* Given data *
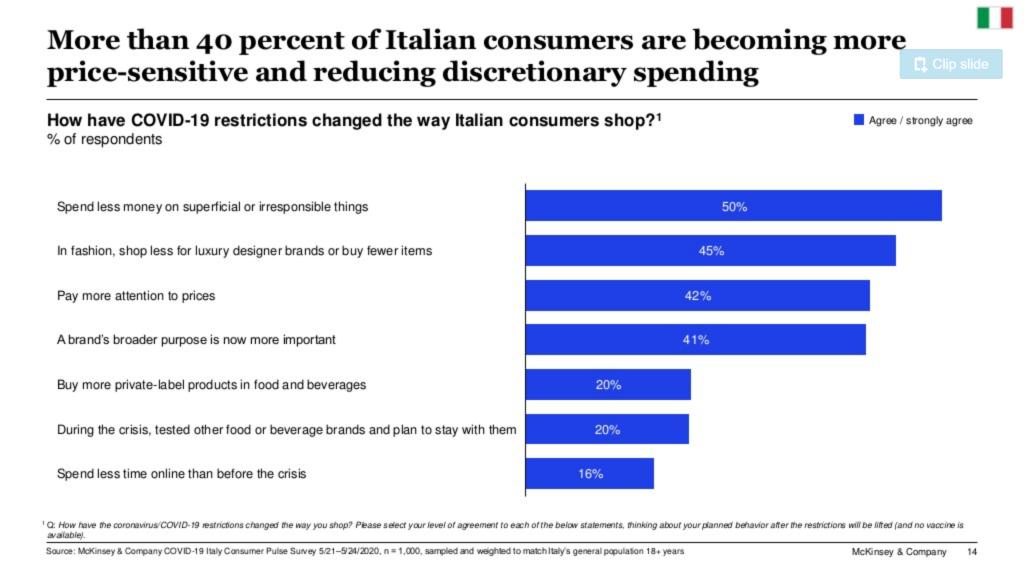 price-sensitive-italian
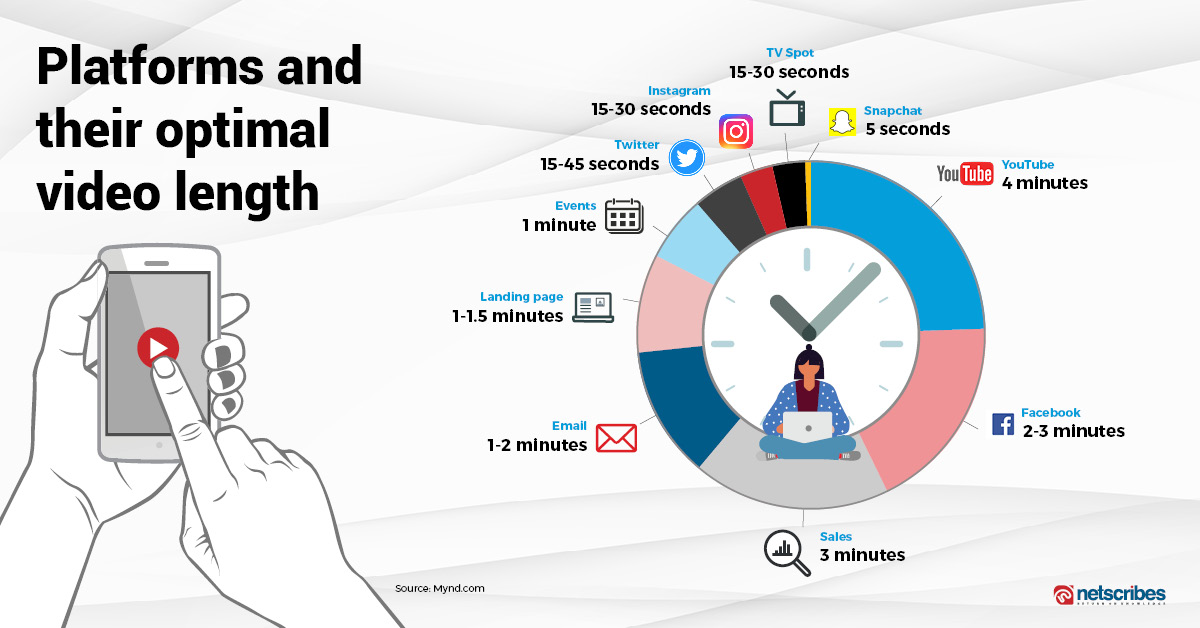 Video as a type of content marketing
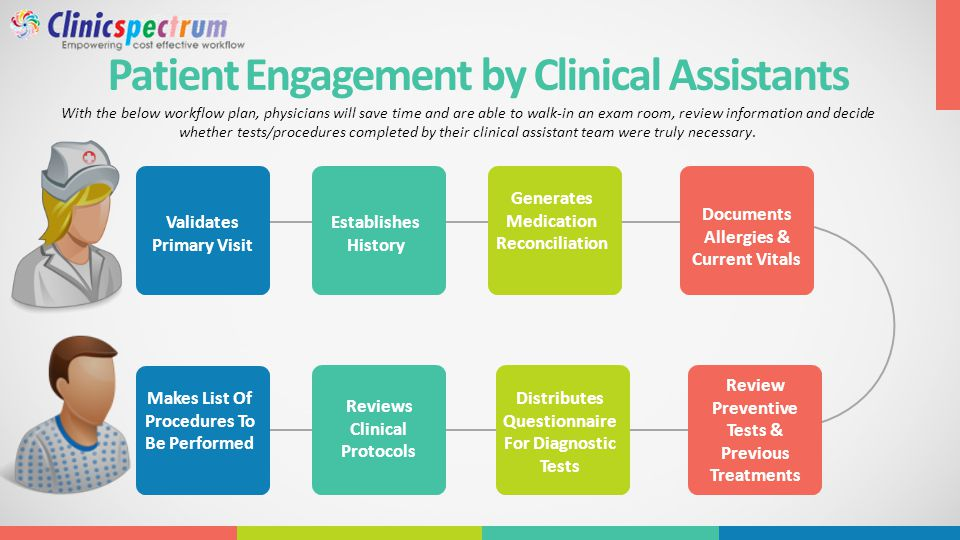 Patient Engagement by Clinical Assistants With the below workflow plan, physicians will save time and are able to walk-in an exam room, review information and decide whether tests/procedures completed by their clinical assistant team were truly necessary.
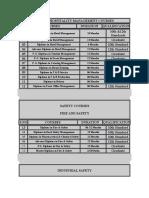 Jnnyc Full Courses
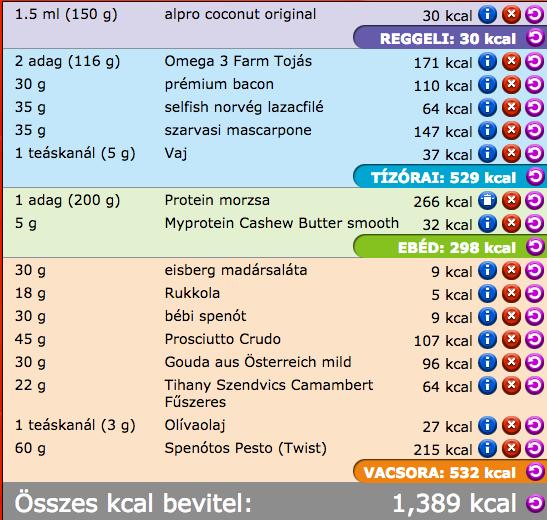 paleo ketogén étrend minta égető sorozat az őrült kövér naplóm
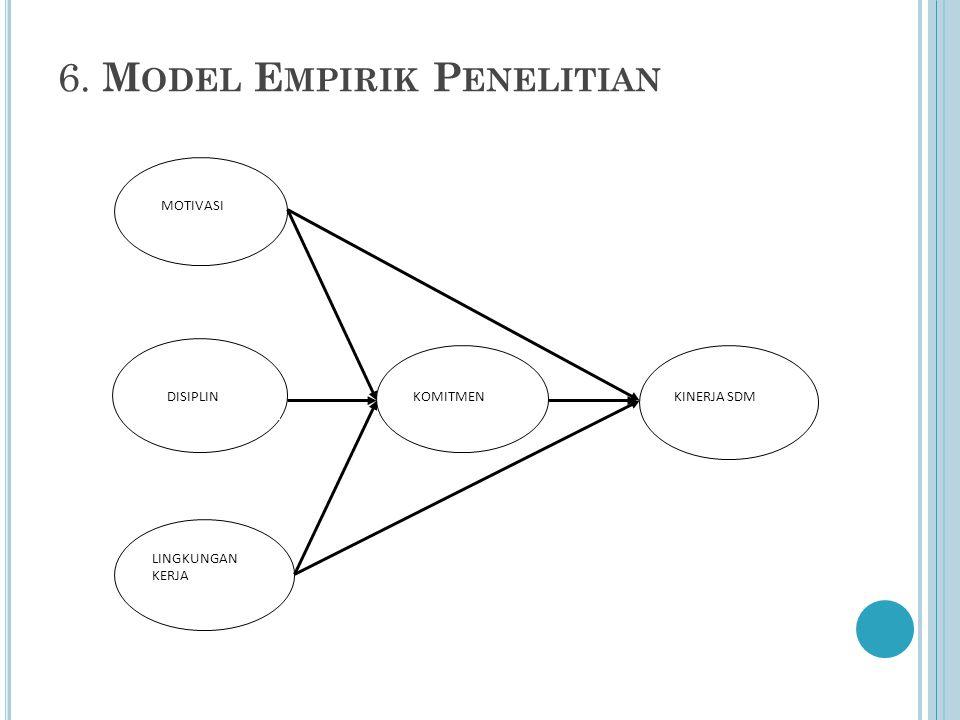 6. M ODEL E MPIRIK P ENELITIAN MOTIVASI LINGKUNGAN KERJA DISIPLINKOMITMENKINERJA SDM
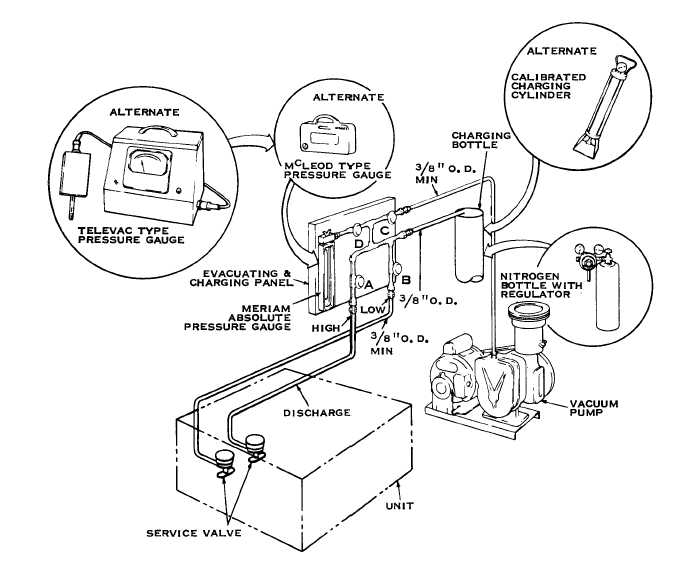 Figure 37. Refrigerant System Discharging, Evacuating And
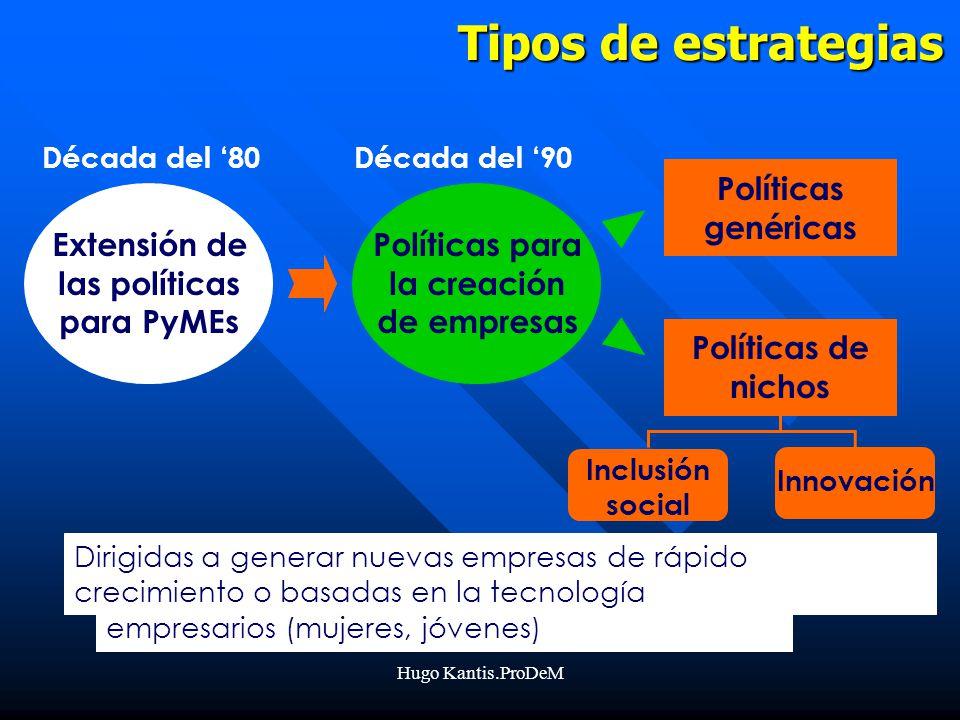 Tipos de estrategias Políticas genéricas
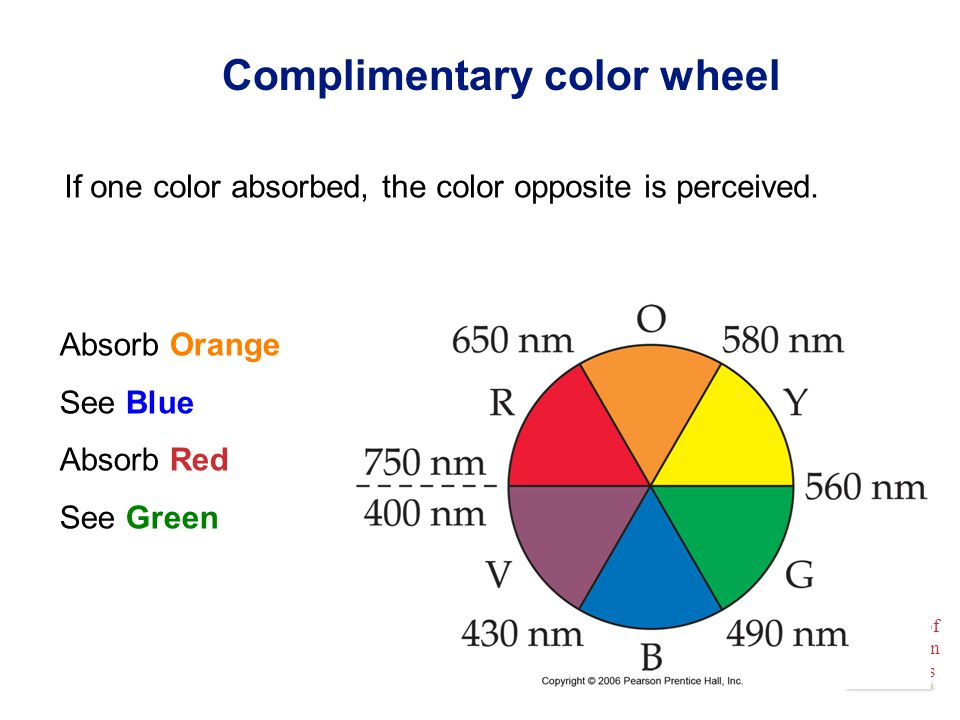 Chemistry of Coordination Compounds Complimentary color wheel If one color absorbed, the color opposite is perceived. Absorb Orange See Blue Absorb Re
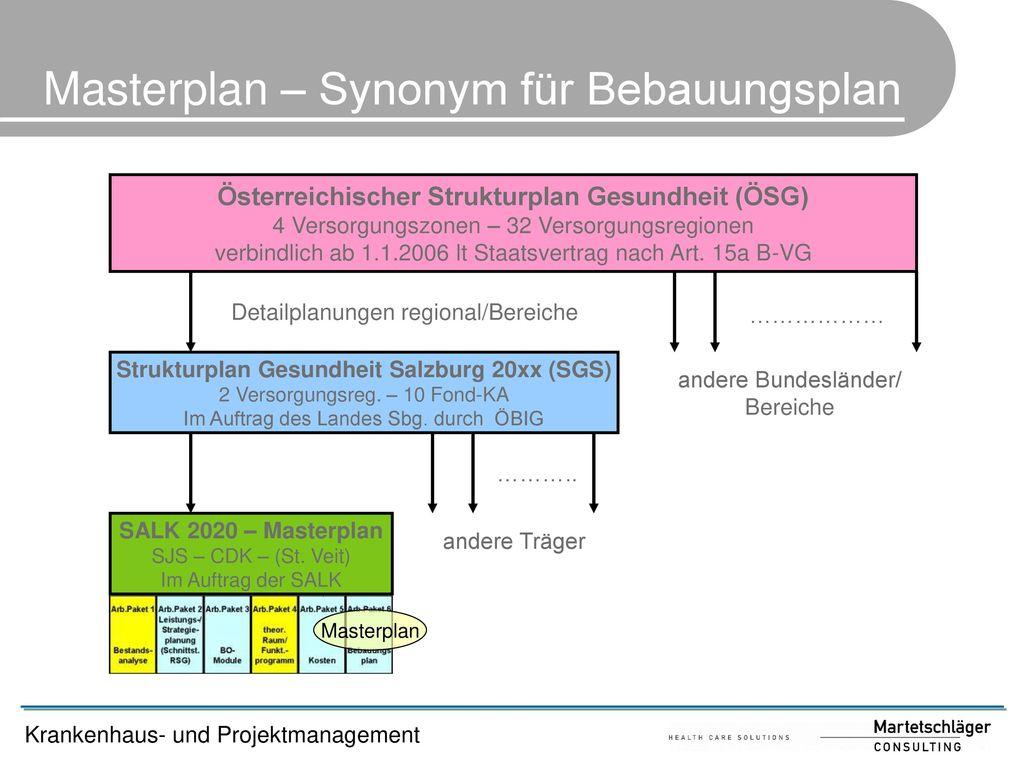 Masterplan – Synonym für Bebauungsplan
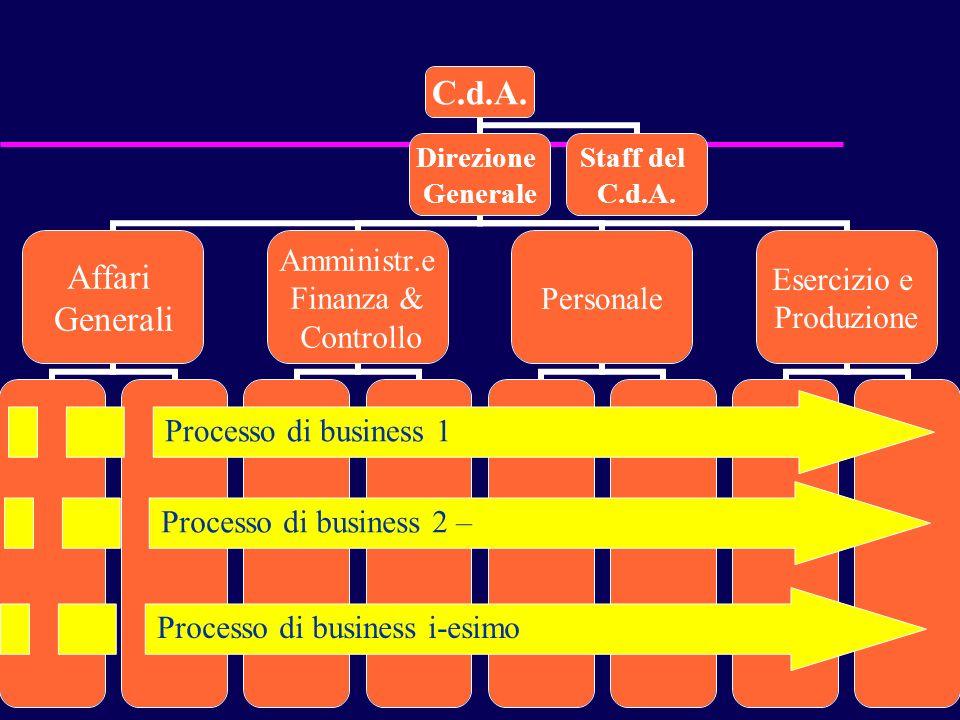 Processo di business 1 Processo di business 2 – Processo di business i-esimo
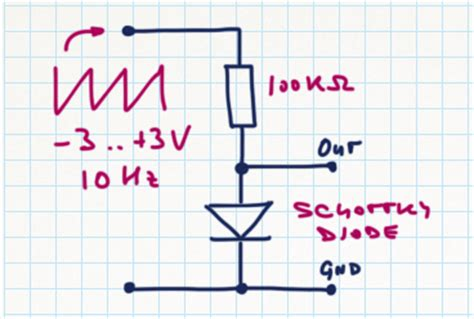 diode voltage drops 187 forward voltage drop on a diode 187 jeelabs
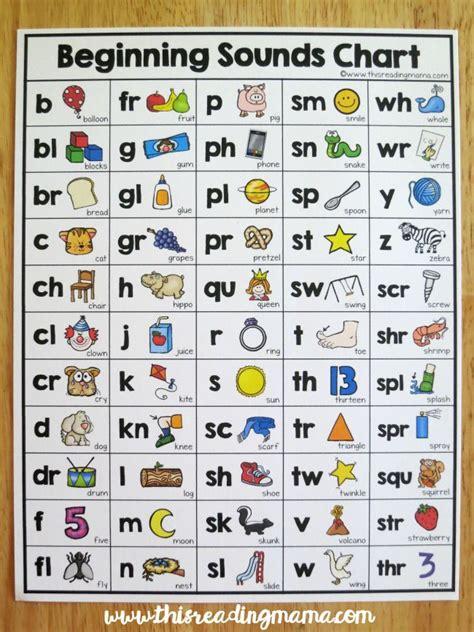beginning sounds chart english phonics phonics lessons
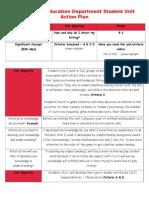 student unit action plan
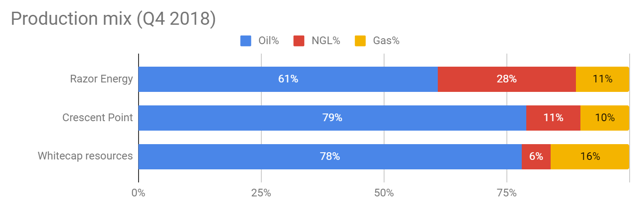Razor Energy Q4 production mix compared to Crescent Point and whitecap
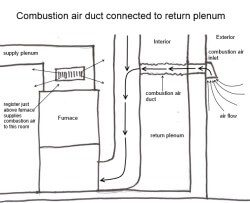 Combustion Air Connected to Return Plenum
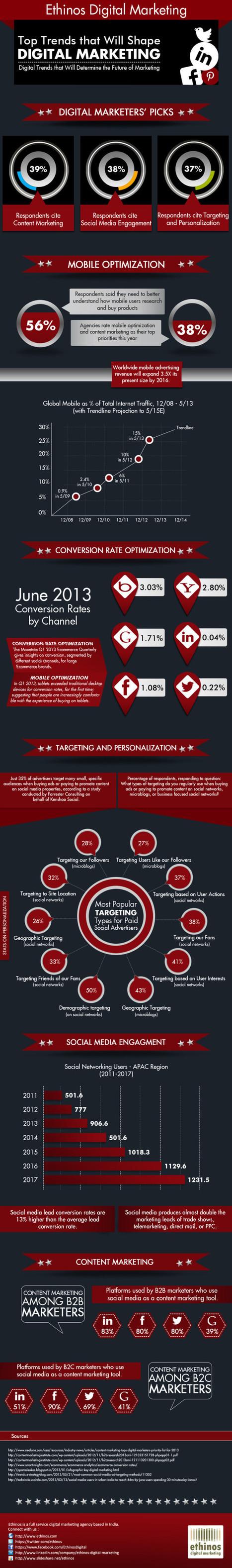 Infographic: Top Trends That Will Shape Digital Marketing - Marketing Technology Blog   #TheMarketingTechAlert   Statistics   Scoop.it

* Exercise objective *
For every record above, repeat the text exactly and omit any picture.

* Task answer *
 price-sensitive-italian
 Video as a type of content marketing
 Patient Engagement by Clinical Assistants With the below workflow plan, physicians will save time and are able to walk-in an exam room, review information and decide whether tests/procedures completed by their clinical assistant team were truly necessary.
 Jnnyc Full Courses
 paleo ketogén étrend minta égető sorozat az őrült kövér naplóm
 6. M ODEL E MPIRIK P ENELITIAN MOTIVASI LINGKUNGAN KERJA DISIPLINKOMITMENKINERJA SDM
 Figure 37. Refrigerant System Discharging, Evacuating And
 Tipos de estrategias Políticas genéricas
 Chemistry of Coordination Compounds Complimentary color wheel If one color absorbed, the color opposite is perceived. Absorb Orange See Blue Absorb Re
 Masterplan – Synonym für Bebauungsplan
 Processo di business 1 Processo di business 2 – Processo di business i-esimo
 diode voltage drops 187 forward voltage drop on a diode 187 jeelabs
beginning sounds chart english phonics phonics lessons
 student unit action plan
Razor Energy Q4 production mix compared to Crescent Point and whitecap
 Combustion Air Connected to Return Plenum
 Infographic: Top Trends That Will Shape Digital Marketing - Marketing Technology Blog   #TheMarketingTechAlert   Statistics   Scoop.it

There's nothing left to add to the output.